### BRIEF
Who coined the term "Inbox Zero," according to the article on email habits below?

### DOCUMENT SEGMENT
START

Multiple studies of our email addiction agree – we’re spending far too much time just managing our inboxes, and not enough getting on with our “real work”.

For some of us that’s hundreds of incoming messages a day, and as much as 40% of our working hours spent just dealing with them (source). Just this month, a revealing LinkedIn survey (LinkedIn login required) showed that over half of us are ‘checking our emails’ in excess of 20 times every day.

All this is a massive drain on our attention, focus and energy, and a major barrier to being productive – and a big part of the reason why our niche Email Etiquette and Getting Your Inbox to Zero workshops are so popular.

Here are some practical steps you can take to develop a healthier relationship with your email, and ensure you can win back enough attention and energy to actually get some work done!

1. Turn off notifications. Remove all visual and audio ‘you have new mail’ notifications. You did know that’s possible (and allowed) didn’t you?

2. Turn off email. Even better turn off your mail client completely most of the time. Yes I really did say that. For those of you who are worried the world might end if you did that, I promise you it’s quite safe.

3. Schedule time for email. Only engage with your email when you choose to, rather than automatically complying the instant it nags you to. We recommend defined times in short bursts, for example 5-10 minutes at the top of every hour, or longer 20 minute sessions 3 or 4 times per day.

4. Stop constantly checking. Instead ‘process’ your mail (more on what that is below), then get back to doing your actual work. As Merlin Mann (who coined the term ‘Inbox Zero’) says “stop taking orders and make the sandwiches”!

5. Use the tools. Learn how to use the features of your mail client to triage your mail for you. Filtering the lower importance and lower value email (which you can then review once per day), will help you to give your proper and prompt attention to those messages that really matter.

6. It’s an inbox not a data vault. Your inbox ‘should only be for things that you haven’t read yet’ (again that’s from Merlin Mann) – when you ‘process’ this mail your aim is to convert incoming mail into to-do list action items, calendar appointments, download and file attachments, etc.

END

### SUPPLIED INFORMATION
START

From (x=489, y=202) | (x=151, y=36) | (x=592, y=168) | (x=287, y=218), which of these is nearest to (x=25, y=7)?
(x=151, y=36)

END

### COMPLETE RESPONSE
Merlin Mann.